### Extract provided:
>> BEGIN

Categories
Home improvements Not awesome

A day of repairs

A week, maybe 10 days ago, I went to lock the deadbolt before going to bed, and stepped on the welcome mat next to the door.  My sock was instantly soaked through.  Upon closer inspection, water was leaking under the door and filling the little area right in front of the door.  We’ve had a lot of rain lately and it’s sounded especially loud right outside the front door, but I guess it’s been coming inside as well.  We kept saying to each other, we have to get this fixed.

A few days later, the front door started splitting – the front and back panels coming away from the frame – leaving splinters of wood and paint all over the (still soaking wet) floor.  We finally made the trek to the office to tell them that we needed a new door.  They sent a guy out who spent all of 3 minutes here, and put some screws in the two panels to keep the door together.  Yay!  We then pointed out the wall by the front door, which the other day formed a huge bubble of water from a leak inside, as well as the ceiling where you can see water stains forming.  He said he’d have to wait for it to dry out and then they would repaint.  (Good luck anything drying out here right now.)

Today two new guys came out and looked at everything.  They radioed the office and called it a “huge mess” and I think once or twice stopped themselves from saying bad words.  (“Hey, look at this.” “Oh, shi….”)  They tore up part of the wall, pulled out all the soggy insulation, disconnected the wiring (did I mention this is the wall with the main light switches and outlet?), and cut a vent in the ceiling so it could dry out and stop storing water.  They promised to come back to shave part of the door: since it’s so swollen, it’s really difficult to get open or closed.  They also made many disparaging comments about the other guy, who didn’t really do anything and also didn’t have us sign anything, so there’s no record of what he did do.

We actually kind of need a new door, I think, especially since we’ve both been having difficulties with getting our keys in both of the locks.

So today ended up being sort of productive, not that we had to do anything, but we did oversee it.

>> END

### Raw data:
>> BEGIN

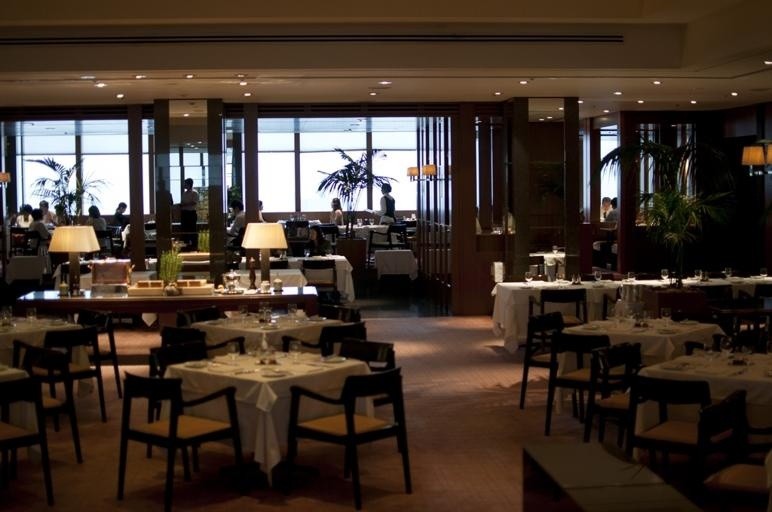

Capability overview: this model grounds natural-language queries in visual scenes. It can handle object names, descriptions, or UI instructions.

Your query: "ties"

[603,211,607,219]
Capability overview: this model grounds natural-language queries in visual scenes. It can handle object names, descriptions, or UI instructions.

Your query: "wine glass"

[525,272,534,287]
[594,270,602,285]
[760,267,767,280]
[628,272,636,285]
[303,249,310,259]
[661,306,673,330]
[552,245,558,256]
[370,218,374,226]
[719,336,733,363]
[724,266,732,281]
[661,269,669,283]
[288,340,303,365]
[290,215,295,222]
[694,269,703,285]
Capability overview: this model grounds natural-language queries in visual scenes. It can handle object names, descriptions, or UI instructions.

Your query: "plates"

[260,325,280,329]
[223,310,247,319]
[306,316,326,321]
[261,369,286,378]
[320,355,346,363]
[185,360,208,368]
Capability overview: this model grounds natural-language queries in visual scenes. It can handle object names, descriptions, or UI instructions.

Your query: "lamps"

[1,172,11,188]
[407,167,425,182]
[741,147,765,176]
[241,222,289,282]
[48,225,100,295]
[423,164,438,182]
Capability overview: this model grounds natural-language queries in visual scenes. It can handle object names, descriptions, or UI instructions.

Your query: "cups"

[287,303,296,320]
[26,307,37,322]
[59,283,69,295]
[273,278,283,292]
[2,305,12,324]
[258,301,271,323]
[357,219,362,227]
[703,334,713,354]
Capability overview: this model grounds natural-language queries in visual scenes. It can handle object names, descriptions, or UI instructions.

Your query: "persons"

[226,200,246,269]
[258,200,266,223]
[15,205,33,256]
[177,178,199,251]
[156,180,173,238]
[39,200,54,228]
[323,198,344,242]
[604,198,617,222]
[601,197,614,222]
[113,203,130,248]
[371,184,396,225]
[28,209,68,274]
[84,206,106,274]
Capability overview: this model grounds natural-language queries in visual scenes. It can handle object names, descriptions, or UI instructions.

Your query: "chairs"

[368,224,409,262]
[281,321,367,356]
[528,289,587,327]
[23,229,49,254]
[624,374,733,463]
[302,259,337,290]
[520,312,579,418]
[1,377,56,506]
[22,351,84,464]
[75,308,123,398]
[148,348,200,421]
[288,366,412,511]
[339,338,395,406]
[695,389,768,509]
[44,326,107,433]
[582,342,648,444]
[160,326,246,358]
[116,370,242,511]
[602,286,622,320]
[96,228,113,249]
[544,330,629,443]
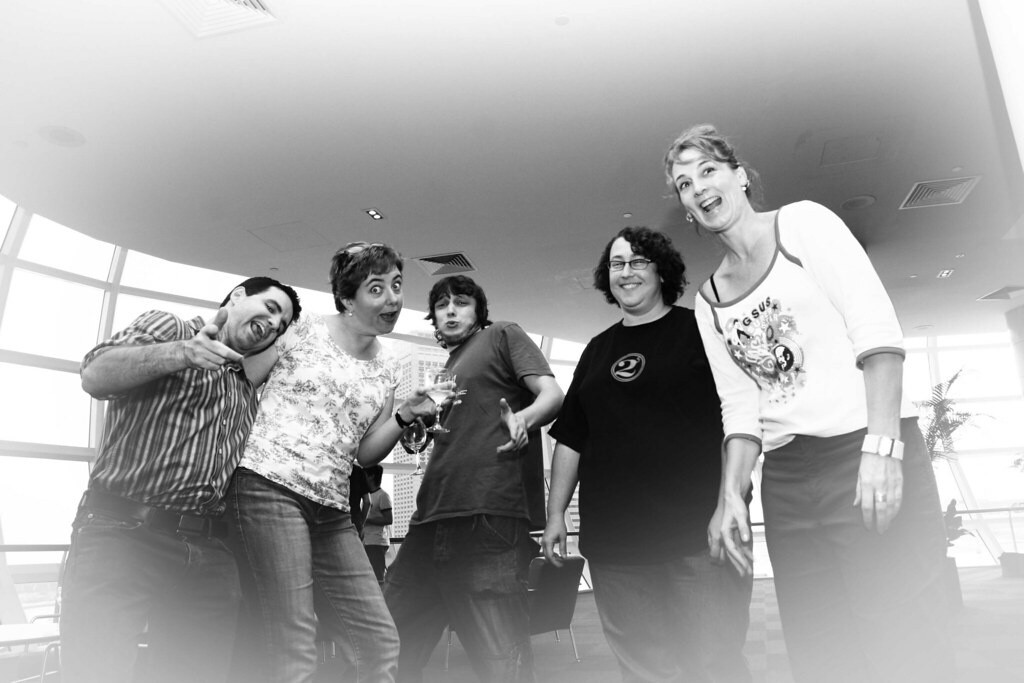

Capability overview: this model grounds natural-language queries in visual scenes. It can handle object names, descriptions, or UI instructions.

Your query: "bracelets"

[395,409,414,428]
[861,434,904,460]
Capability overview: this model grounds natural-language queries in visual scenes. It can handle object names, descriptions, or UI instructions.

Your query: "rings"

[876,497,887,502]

>> END
>> BEGIN

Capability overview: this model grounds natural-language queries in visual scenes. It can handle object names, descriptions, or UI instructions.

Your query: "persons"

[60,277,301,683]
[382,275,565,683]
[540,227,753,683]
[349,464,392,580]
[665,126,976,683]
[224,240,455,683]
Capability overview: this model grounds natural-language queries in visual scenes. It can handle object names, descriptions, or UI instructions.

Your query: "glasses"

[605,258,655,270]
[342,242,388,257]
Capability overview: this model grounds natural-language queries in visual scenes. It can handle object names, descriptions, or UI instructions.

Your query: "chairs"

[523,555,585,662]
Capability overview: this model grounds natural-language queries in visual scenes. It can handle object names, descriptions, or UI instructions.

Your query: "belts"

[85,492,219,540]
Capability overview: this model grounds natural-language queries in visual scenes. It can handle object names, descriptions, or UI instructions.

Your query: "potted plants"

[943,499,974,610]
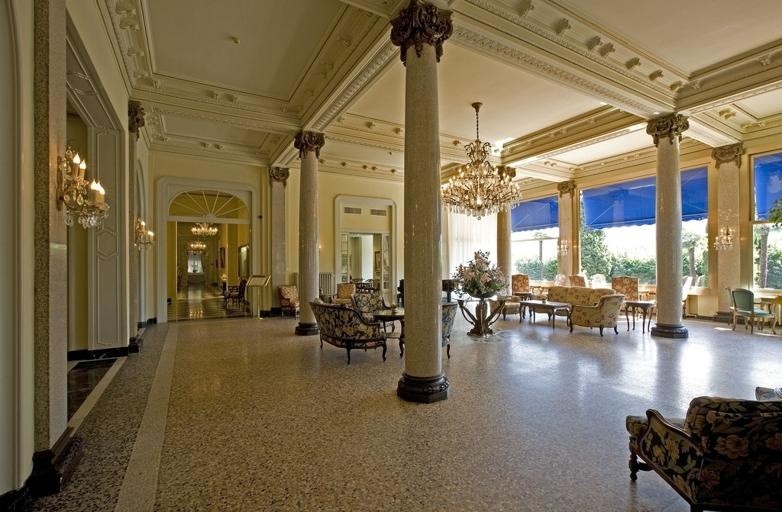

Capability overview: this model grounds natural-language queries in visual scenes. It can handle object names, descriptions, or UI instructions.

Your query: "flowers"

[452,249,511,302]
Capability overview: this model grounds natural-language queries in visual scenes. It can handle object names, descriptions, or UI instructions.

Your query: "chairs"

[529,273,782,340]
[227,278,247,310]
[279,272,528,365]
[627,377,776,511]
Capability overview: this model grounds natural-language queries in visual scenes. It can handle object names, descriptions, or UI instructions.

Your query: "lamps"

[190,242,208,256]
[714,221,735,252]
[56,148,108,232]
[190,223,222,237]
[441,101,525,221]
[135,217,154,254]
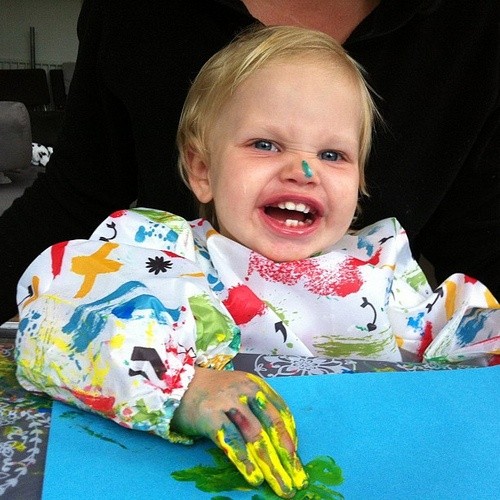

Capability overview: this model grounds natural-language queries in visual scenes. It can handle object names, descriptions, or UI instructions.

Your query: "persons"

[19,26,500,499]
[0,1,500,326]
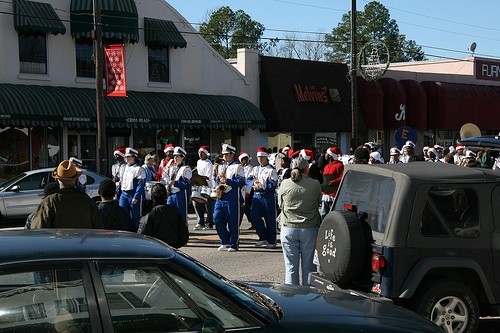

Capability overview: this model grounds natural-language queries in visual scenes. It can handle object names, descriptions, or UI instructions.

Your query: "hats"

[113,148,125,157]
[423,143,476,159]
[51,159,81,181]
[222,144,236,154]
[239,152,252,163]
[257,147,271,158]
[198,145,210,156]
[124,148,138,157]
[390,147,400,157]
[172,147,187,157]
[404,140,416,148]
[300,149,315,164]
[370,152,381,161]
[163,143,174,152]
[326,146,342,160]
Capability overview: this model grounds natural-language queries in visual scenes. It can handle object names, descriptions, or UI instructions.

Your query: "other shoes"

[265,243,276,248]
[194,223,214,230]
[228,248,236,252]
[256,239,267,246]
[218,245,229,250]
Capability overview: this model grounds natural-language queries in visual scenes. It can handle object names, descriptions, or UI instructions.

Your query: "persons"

>> END

### Task to complete:
Answer these questions about the post on a day of repairs, one answer per line:
1. What did the writer step on when a sock got soaked?
2. What did the first worker do to hold the door together?
3. What did the two new workers cut in the ceiling?

### Exercise result:
1. The welcome mat next to the door.
2. He put some screws in the two panels.
3. A vent, so it could dry out and stop storing water.